Kazu had kept a car waiting, but she sent it back when Noguchi suggested that they walk.
Noguchi’s voice when he proposed the walk, making a point of deliberately sending back the car, had a ring of moral conviction. It gave Kazu the impression that her extravagance was being indirectly criticized. Kazu was later to have numerous occasions to correct this initial impression, but Noguchi’s appearance and manner of speech were always so exceedingly dignified that his least whim or caprice seemed a kind of moral judgment.

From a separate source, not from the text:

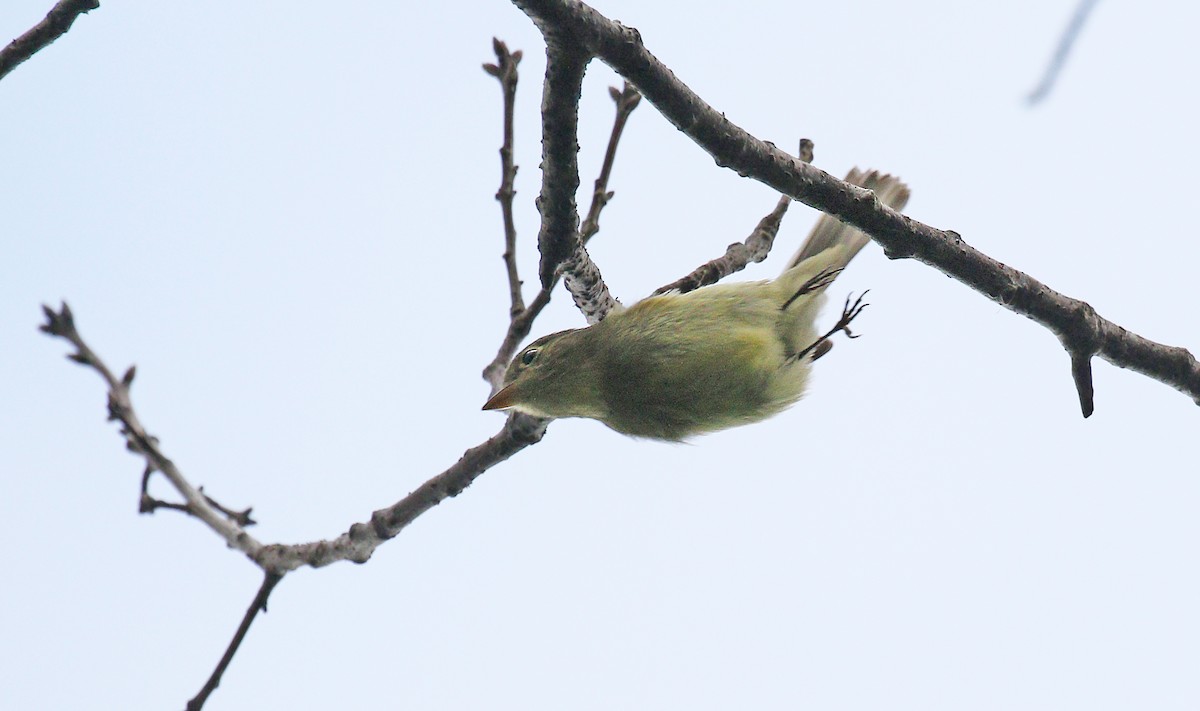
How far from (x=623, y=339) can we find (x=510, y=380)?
48 cm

They started to cross the street on their way toward Ikenohata Park. The road swarmed with cars weaving in and out. Kazu was confident she could easily get to the other side, but Noguchi, surprisingly cautious, showed no sign of venturing across. When Kazu started to make a break for it, he restrained her with a “Not yet!” and she was obliged to let a good opportunity slip. The opening in the traffic through which they surely could have crossed was immediately swallowed up by the flow of oncoming vehicles, their windshields reflecting in the winter sun. Kazu finally lost patience. “Now—now’s our chance,” she cried. Instantly she caught Noguchi’s hand firmly in hers and began to run.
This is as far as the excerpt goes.